> [Quoted passage]
────────────────

To listen to some diehard aficionados, the search for the perfect barbecue is more of a religious calling than a cooking style, it’s a quixotic journey into the discovery of the best rub, sauce, wood, smoke and techniques.
It inspires a zen-like pursuit of truth, beauty and the American way in a unique mash up of patriotism, down-home cooking and capitalist-inspired competition.
And that passion for barbecue is blazing, with sales of barbecue equipment, competition participation, organization membership and restaurant establishments growing rapidly. Authentic American barbecue involves more than just tossing a burger on a hot grill. It means cooking meat “low and slow” ---long hours over low, indirect heat and smoke produced by wood or coals.
According to a 2013 survey by the trade association, the Hearth, Patio and Barbecue Association, 80 percent of all U.S. households own a grill or smoker and 97 percent of them actually used their grill in the past year. About 14 million new grills were shipped in 2013 alone.

────────────────

> [Items]
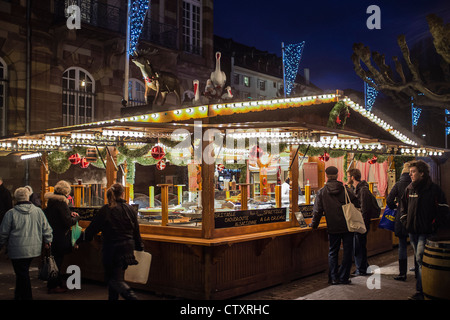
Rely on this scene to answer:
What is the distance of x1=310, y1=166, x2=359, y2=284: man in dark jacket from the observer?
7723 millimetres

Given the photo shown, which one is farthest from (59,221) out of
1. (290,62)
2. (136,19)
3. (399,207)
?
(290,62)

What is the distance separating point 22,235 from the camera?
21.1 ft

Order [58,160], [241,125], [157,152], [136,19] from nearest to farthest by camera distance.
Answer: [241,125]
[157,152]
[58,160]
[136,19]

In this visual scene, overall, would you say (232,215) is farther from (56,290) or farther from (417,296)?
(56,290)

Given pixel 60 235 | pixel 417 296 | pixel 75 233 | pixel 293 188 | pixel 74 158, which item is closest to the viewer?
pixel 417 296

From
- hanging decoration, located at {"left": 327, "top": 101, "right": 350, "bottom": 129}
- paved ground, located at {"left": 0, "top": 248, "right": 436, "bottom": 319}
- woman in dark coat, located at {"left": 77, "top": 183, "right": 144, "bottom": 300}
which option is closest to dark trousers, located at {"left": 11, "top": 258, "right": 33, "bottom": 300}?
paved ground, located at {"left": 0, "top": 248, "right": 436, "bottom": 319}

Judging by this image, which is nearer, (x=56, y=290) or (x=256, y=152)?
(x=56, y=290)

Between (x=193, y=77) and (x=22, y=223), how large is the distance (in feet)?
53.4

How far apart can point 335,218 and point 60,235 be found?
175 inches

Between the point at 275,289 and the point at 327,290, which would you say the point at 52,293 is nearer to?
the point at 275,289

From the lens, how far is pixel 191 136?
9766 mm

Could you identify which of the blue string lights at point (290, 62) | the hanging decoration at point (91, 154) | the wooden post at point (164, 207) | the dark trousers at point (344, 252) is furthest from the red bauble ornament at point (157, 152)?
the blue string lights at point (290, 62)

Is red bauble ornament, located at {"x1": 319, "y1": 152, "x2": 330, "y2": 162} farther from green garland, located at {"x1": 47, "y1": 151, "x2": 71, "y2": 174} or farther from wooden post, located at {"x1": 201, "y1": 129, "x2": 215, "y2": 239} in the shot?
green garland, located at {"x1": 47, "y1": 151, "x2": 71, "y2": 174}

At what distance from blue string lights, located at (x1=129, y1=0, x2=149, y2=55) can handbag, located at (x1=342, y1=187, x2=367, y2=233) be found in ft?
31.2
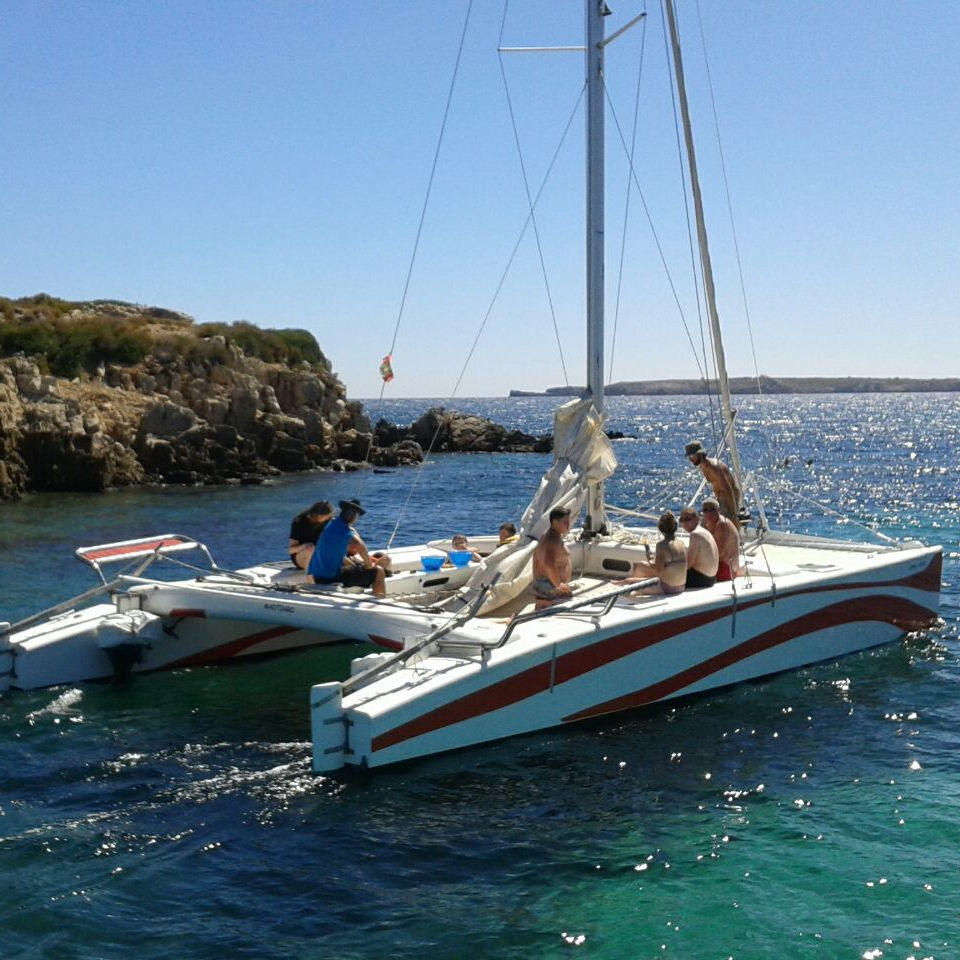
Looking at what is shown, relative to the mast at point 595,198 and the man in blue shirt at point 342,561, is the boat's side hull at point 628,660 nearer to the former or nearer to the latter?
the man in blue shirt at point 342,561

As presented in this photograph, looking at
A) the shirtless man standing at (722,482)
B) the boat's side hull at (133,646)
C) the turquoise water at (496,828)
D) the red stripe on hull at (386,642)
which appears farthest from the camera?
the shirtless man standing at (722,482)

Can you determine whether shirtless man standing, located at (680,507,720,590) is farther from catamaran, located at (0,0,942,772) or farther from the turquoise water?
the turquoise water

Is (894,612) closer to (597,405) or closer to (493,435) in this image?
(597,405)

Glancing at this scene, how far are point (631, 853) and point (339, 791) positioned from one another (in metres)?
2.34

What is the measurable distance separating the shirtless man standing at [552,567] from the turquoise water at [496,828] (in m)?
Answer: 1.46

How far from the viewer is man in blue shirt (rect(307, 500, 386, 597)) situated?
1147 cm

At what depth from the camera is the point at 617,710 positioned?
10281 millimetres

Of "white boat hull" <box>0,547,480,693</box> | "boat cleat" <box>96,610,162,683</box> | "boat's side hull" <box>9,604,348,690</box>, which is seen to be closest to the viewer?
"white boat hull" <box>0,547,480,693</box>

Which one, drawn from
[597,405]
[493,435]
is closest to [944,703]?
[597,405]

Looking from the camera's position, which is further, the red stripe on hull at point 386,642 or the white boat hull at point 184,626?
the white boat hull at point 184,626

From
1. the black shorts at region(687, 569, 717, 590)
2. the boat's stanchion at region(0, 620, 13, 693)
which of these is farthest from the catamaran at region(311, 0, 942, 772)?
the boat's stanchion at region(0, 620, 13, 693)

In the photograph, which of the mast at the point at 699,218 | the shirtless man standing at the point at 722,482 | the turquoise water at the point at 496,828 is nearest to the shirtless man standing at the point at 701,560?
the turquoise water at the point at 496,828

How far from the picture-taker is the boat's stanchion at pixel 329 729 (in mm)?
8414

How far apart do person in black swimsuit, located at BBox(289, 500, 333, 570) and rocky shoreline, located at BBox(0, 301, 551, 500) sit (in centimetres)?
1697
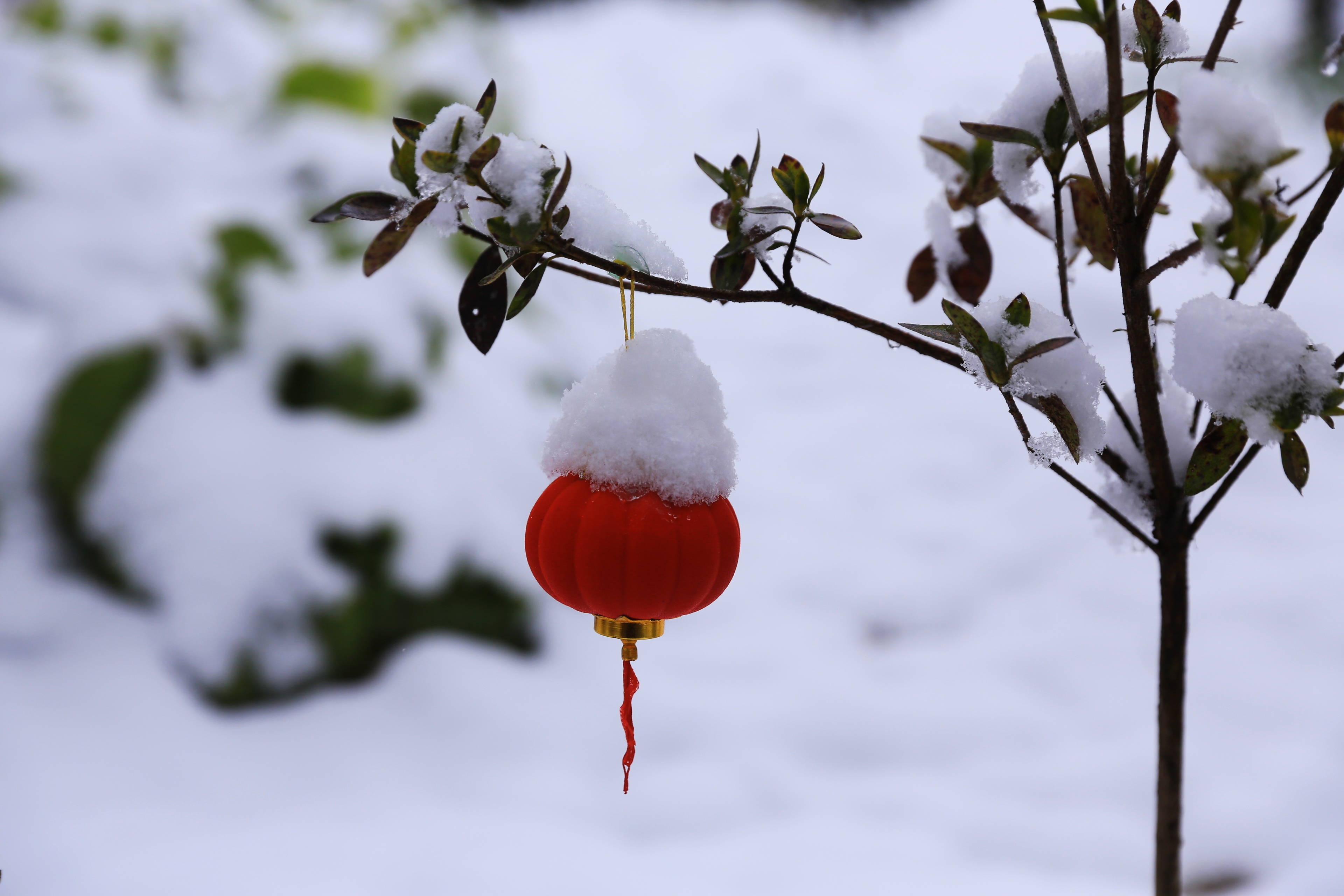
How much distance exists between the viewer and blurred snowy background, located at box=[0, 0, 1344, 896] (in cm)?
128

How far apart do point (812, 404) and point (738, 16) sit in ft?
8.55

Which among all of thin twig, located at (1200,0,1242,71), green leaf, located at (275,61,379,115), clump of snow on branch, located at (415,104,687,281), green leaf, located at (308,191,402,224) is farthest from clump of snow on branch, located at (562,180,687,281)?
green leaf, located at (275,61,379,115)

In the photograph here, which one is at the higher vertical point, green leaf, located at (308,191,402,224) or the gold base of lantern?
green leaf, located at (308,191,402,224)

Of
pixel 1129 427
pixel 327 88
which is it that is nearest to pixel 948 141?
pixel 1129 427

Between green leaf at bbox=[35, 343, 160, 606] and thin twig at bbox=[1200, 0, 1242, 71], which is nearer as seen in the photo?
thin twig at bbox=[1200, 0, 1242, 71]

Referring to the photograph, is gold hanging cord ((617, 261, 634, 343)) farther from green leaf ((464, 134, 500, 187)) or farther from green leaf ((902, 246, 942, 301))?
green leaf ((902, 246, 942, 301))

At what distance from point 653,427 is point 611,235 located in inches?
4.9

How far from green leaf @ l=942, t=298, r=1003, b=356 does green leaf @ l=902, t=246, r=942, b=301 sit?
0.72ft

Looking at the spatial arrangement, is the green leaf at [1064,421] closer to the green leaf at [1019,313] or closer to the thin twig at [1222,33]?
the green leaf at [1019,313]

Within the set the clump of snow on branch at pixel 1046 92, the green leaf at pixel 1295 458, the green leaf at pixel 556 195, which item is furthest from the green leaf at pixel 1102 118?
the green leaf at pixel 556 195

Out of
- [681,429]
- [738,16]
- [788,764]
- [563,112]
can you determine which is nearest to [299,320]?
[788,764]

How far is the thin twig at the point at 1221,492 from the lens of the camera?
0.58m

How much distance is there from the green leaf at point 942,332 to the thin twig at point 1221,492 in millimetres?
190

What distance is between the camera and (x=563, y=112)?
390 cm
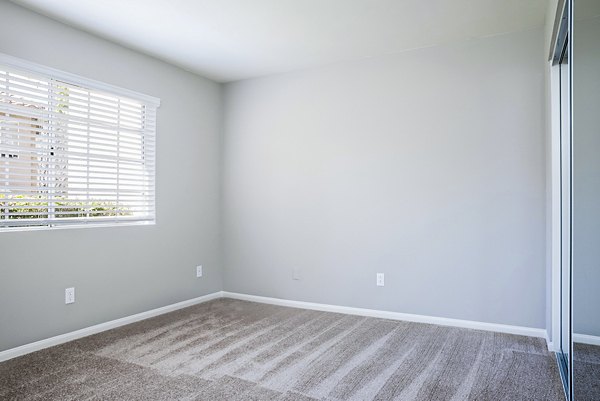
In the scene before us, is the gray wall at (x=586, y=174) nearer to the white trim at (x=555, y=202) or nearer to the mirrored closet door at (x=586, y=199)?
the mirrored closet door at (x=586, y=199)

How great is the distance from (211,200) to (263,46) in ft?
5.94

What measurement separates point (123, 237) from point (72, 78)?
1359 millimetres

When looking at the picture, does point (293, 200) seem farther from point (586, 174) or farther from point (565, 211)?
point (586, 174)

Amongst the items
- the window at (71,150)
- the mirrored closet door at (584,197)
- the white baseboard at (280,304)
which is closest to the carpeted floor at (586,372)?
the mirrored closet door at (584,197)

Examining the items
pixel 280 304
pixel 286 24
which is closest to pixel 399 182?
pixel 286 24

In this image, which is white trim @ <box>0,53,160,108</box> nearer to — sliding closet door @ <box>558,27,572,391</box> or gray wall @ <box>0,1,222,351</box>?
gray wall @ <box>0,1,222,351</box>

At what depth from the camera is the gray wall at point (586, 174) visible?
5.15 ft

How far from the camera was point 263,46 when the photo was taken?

────────────────

> [Objectives]
A) In the barbecue passage, list the things that the search for perfect barbecue seeks the best of.
B) Carry the barbecue passage forward, starting after its final sentence.
The material above has no connection to the barbecue passage.

> [Answers given]
A) rub, sauce, wood, smoke, techniques

B)
Membership in the Kansas City Barbecue Society, the nation’s oldest, has mushroomed from 400 27 years ago to more than 20,000 today, including members and new chapters in more than 20 countries. This year KCBS will sanction more than 450 barbecue competitions in the U.S. and overseas.
The BBQ Industry is exploding
Carolyn Wells, executive director and, with her late husband, Gary Wells and friend Rich Welch, a co-founder of KCBS, said barbecueing is exploding. Since KCBS launched in 1986, nearly one other dozen state and regional barbecue organizations have formed.
“It’s grown because of the passion for barbecue and the education groups like KCBS provide,” said Wells, who then worked for a regional barbecue products company. “Barbeque brings together the camaraderie of friends and family with the art of cooking and something primitive in our character: meat over a fire.”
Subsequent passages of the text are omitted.